Although it is true that what we know about Barrett Brown is bad enough that
we don't need to go looking further than that. In Rumsfeld's terms: the
unknown unknowns really don't need to become known at this point, because the
known knowns are bad enough.

------
calhoun137
This is a textbook case of extra-legal harassment. There was an excellent
article of this subject in the recent issue of 2600[1], which unfortunately is
not available online, but can be found in any Barnes and Nobles.
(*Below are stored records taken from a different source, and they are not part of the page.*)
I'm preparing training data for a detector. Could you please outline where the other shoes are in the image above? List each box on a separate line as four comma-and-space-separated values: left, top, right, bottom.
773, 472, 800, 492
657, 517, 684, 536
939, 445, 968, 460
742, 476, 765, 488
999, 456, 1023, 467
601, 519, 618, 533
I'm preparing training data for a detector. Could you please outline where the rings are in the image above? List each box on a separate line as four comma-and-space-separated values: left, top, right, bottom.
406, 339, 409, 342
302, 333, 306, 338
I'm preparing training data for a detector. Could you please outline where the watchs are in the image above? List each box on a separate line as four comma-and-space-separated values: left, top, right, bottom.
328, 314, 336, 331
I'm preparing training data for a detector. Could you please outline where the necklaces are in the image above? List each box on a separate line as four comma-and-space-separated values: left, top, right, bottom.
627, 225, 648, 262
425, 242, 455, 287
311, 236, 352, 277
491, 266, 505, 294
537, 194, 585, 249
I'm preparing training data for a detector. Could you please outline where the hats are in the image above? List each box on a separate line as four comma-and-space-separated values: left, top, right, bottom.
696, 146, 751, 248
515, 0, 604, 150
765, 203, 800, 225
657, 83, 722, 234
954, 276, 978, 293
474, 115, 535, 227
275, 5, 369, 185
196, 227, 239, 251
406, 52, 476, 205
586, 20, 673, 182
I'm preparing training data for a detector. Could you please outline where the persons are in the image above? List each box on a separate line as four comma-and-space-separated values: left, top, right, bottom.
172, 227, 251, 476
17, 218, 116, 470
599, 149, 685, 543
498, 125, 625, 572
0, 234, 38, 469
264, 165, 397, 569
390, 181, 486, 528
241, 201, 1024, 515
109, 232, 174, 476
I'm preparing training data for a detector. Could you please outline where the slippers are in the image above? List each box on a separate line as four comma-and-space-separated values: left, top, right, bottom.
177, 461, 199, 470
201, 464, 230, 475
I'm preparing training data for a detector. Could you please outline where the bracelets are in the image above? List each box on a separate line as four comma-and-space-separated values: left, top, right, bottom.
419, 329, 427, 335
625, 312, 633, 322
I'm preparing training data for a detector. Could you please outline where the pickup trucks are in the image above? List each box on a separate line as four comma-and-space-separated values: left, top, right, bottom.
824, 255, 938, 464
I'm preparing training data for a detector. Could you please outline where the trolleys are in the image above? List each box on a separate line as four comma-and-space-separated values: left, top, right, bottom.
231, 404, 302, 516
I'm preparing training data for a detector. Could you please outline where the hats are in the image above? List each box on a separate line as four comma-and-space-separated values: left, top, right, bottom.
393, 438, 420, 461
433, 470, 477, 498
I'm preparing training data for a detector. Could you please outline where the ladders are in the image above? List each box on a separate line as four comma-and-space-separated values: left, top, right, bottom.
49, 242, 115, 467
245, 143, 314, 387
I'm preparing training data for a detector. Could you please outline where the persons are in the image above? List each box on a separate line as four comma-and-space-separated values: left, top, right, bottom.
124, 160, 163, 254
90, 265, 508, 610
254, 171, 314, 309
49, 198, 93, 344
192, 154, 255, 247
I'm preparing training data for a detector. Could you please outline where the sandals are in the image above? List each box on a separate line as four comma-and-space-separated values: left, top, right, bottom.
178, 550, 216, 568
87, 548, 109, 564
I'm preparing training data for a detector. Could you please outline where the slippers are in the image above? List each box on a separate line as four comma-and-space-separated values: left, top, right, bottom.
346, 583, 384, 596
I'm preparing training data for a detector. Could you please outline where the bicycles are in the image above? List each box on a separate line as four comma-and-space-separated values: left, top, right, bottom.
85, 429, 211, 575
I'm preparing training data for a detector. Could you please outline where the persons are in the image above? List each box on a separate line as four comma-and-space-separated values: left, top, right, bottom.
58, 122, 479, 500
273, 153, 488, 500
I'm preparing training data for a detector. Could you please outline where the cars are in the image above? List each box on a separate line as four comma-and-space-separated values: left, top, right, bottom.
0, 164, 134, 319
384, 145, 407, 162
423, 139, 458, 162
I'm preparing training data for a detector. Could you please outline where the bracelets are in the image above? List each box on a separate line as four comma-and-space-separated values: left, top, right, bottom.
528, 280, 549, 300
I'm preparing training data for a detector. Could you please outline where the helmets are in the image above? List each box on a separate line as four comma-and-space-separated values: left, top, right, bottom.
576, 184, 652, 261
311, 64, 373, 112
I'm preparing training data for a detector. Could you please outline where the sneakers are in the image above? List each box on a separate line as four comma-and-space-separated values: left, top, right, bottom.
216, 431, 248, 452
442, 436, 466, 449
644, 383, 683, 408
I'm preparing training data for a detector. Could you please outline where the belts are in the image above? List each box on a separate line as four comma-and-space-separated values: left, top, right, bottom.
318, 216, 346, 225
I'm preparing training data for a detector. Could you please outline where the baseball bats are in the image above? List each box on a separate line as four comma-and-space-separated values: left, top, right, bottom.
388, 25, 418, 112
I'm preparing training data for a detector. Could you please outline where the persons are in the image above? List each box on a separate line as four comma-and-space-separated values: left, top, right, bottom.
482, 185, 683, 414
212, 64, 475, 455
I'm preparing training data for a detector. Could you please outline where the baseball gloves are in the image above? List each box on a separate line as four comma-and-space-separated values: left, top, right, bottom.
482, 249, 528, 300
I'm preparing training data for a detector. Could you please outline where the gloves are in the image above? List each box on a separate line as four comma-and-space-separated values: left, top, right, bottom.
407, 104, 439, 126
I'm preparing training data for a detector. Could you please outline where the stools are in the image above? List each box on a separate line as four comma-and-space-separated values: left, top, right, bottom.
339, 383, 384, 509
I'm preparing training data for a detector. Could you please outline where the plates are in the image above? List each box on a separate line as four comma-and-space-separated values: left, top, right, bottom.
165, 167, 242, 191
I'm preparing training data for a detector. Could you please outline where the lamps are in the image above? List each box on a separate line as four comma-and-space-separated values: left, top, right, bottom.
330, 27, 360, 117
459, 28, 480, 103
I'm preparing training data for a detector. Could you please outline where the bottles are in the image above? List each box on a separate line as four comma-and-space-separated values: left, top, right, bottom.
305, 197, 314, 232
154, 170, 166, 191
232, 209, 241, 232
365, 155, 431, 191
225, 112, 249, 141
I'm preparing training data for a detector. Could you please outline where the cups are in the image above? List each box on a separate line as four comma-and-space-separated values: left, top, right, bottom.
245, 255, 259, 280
When an individual meaningfully opposes the state, they become a target of
extra legal harassment, which includes attacks from outside the legal system,
as well as within it. This includes things such as police raids of your home,
intimidation of friends/family, trumped up charges designed to bring you into
financial ruin, hit pieces in the media, and much more.

For example, $20,000 that was raised for Brown's legal defense from supporters
was confiscated by the courts[2].

The entire purpose of extra legal harassment is to get a person to give up,
and correspondingly, the best way to fight back is to continue doing activism,
and to survive.

In this case, Brown made a major mistake by threatening an FBI agent in a you
tube video. Perhaps if he had been less naive about the inevitable
repercussions of his activism, he would have been better prepared for the
campaign against him and would have known that his primary goal should be to
survive and be able to continue his work, and that the worst mistake he could
make is to give the authorities an excuse to lock him up.

[1]
[http://store.2600.com/spring2013.html](http://store.2600.com/spring2013.html)
[2] [http://frontburner.dmagazine.com/2013/04/18/feds-seize-
barre...](http://frontburner.dmagazine.com/2013/04/18/feds-seize-barrett-
browns-legal-defense-fund/)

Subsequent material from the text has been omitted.